Implied volatilities on the Aussie have shot up in the past few days, with one-month volatility near an eight-month high , suggesting investors are expecting mercurial trade ahead.
"We've been seeing some Japanese selling in the kiwi and the Aussie, and we see some profit taking on yen crosses," said Tim Kelleher, head of institutional FX sales at ASB.
Against the yen, the Australian dollar lost 0.4 percent to 99.86, its lowest since May 2. The New Zealand dollar sagged in sympathy, dropping 0.4 percent to 83.07 yen . Against the greenback, it dropped 0.6 percent to $0.8124, its lowest in six months.
Despite its strength against the Antipodean currencies, the yen gave up 0.1 percent against the dollar, which fetched 102.30 yen, not far from Wednesday's 4-1/2-year high of 102.77 yen.
Patchy U.S. data is still blunting the dollar's gains, with Thursday a case in point.

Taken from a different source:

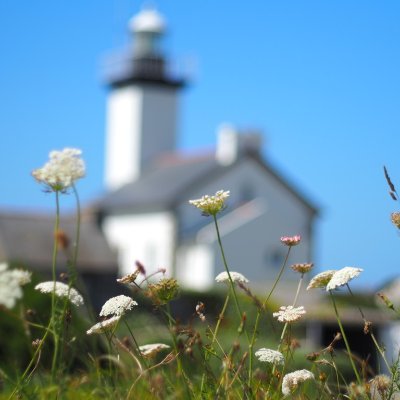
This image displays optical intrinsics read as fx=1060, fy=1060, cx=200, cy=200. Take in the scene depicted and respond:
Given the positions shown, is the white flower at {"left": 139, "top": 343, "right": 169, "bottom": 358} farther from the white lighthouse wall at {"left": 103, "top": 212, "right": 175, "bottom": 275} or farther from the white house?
the white lighthouse wall at {"left": 103, "top": 212, "right": 175, "bottom": 275}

Factory activity in the U.S. mid-Atlantic region contracted in May as new orders fell to their lowest level in almost a year, while new claims for jobless benefits spiked.
The next block of resistance lies around 103 yen, analysts say.
"Exporters now have a lot of stops around 103, so although it's close it actually seems quite far away," said Kenichi Asada, manager of FX at Trust & Custody Services Bank.
"But like the 100 level, which a lot of people said it wouldn't reach due to the stops around 99.5, it might break through- possibly if there is something more concrete about the end of QE in the FOMC minutes released next week."
A resurgent dollar pushed the euro near a six-week low.
The common currency stood at $1.2865, near a six-week low of $1.2843 touched on Wednesday.